Sur la fin de non-recevoir tirée de l'irrecevabilité de la requête en tant qu'elle émane de M. et Mme C... :

2. Aux termes du premier alinéa de l'article 724 du code civil : " Les héritiers désignés par la loi sont saisis de plein droit des biens, droits et actions du défunt ". Aux termes de l'article R. 634-1 du code de justice administrative : " Dans les affaires qui ne sont pas en état d'être jugées, la procédure est suspendue par la notification du décès de l'une des parties ou par le seul fait du décès, de la démission, de l'interdiction ou de la destitution de son avocat. Cette suspension dure jusqu'à la mise en demeure pour reprendre l'instance ou constituer avocat ". Aux termes de l'article R. 811-1 du code de justice administrative : " Toute partie présente dans une instance devant le tribunal administratif ou qui y a été régulièrement appelée, alors même qu'elle n'aurait produit aucune défense, peut interjeter appel contre toute décision juridictionnelle rendue dans cette instance (...) ".

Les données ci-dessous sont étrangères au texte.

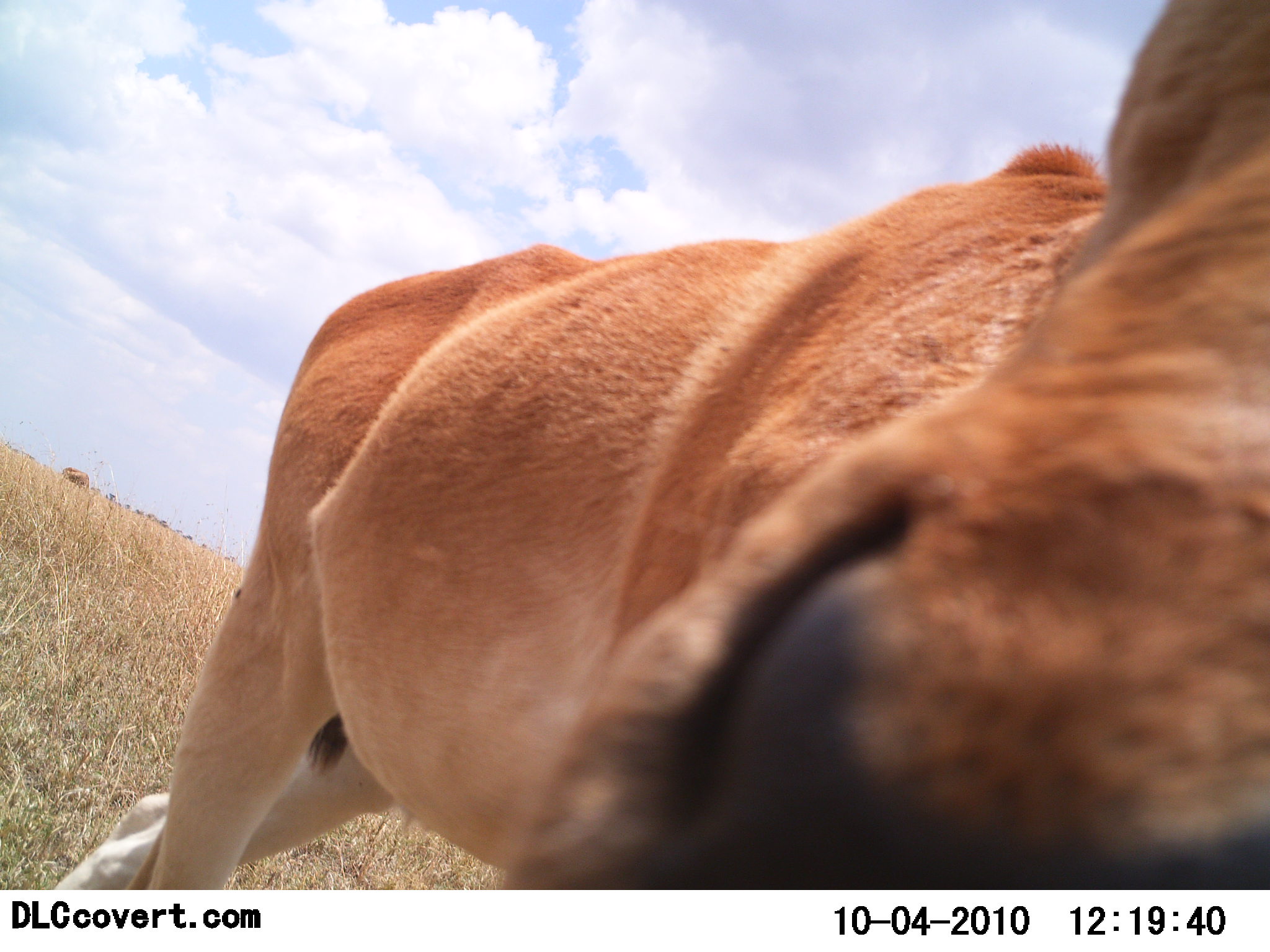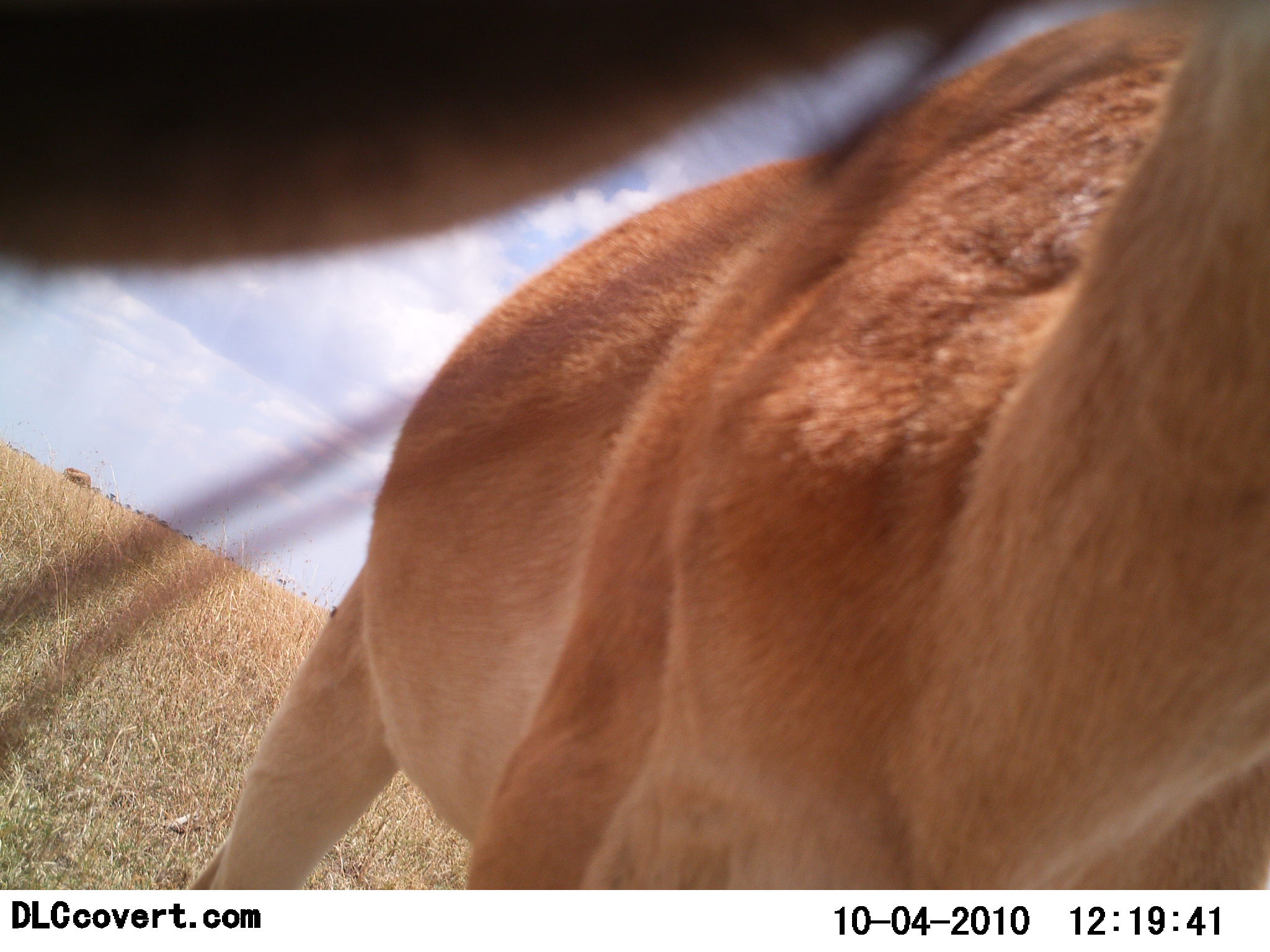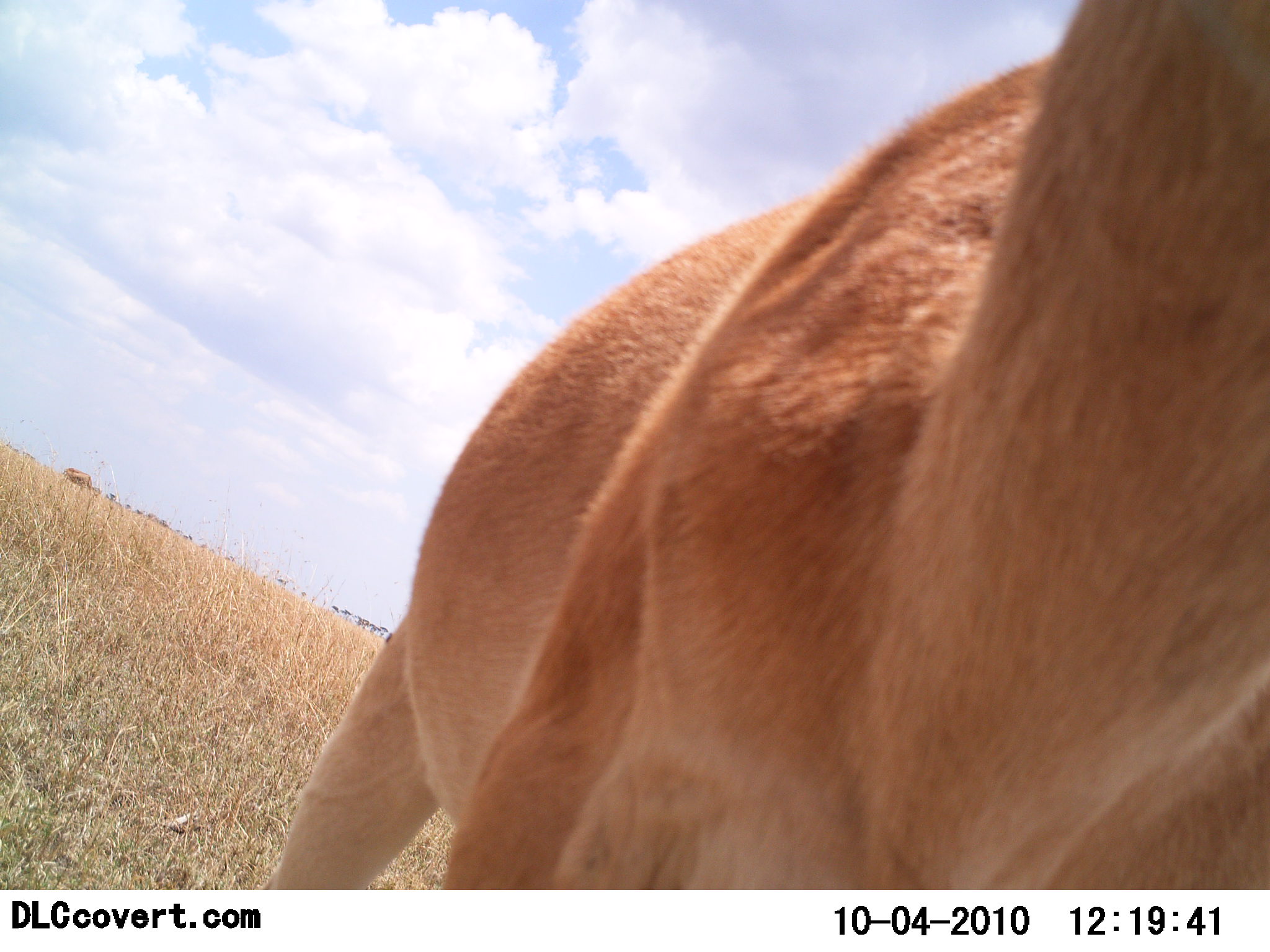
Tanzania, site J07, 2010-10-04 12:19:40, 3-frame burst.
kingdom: Animalia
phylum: Chordata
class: Mammalia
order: Artiodactyla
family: Bovidae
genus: Alcelaphus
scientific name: Alcelaphus buselaphus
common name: hartebeest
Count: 1.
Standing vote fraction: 77%.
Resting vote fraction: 0%.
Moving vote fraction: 8%.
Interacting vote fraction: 31%.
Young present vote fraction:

3. Il résulte des dispositions précitées du code civil que le droit à réparation d'un dommage est transmis aux héritiers. Il est constant que Mme D... C... et M. E... C... justifient de leur qualité d'héritiers de leur père, M. A... C..., décédé le 6 décembre 2020. Si le décès de M. A... C... n'a pas été notifié au tribunal administratif de Marseille, il ressort des pièces du dossier que l'affaire était, en tout état de cause, en état d'être jugée à la date de ce décès. La fin de non-recevoir tirée de l'irrecevabilité de l'appel en tant qu'il est présenté par Mme D... C... et M. E... C... doit, dès lors, être écartée.

Sur le bien-fondé du jugement attaqué :

4. Aux termes de l'article L. 5211-5 du code général des collectivités territoriales : " (...) L'établissement public de coopération intercommunale est substitué de plein droit, à la date du transfert des compétences, aux communes qui le créent dans toutes leurs délibérations et tous leurs actes (...) ". Aux termes de l'article L. 5216-5 du même code : " I.- La communauté d'agglomération exerce de plein droit au lieu et place des communes membres les compétences suivantes : (...) 9° Assainissement des eaux usées, dans les conditions prévues à l'article L. 2224-8 ; 10° Gestion des eaux pluviales urbaines, au sens de l'article L. 2226-1. (...) ".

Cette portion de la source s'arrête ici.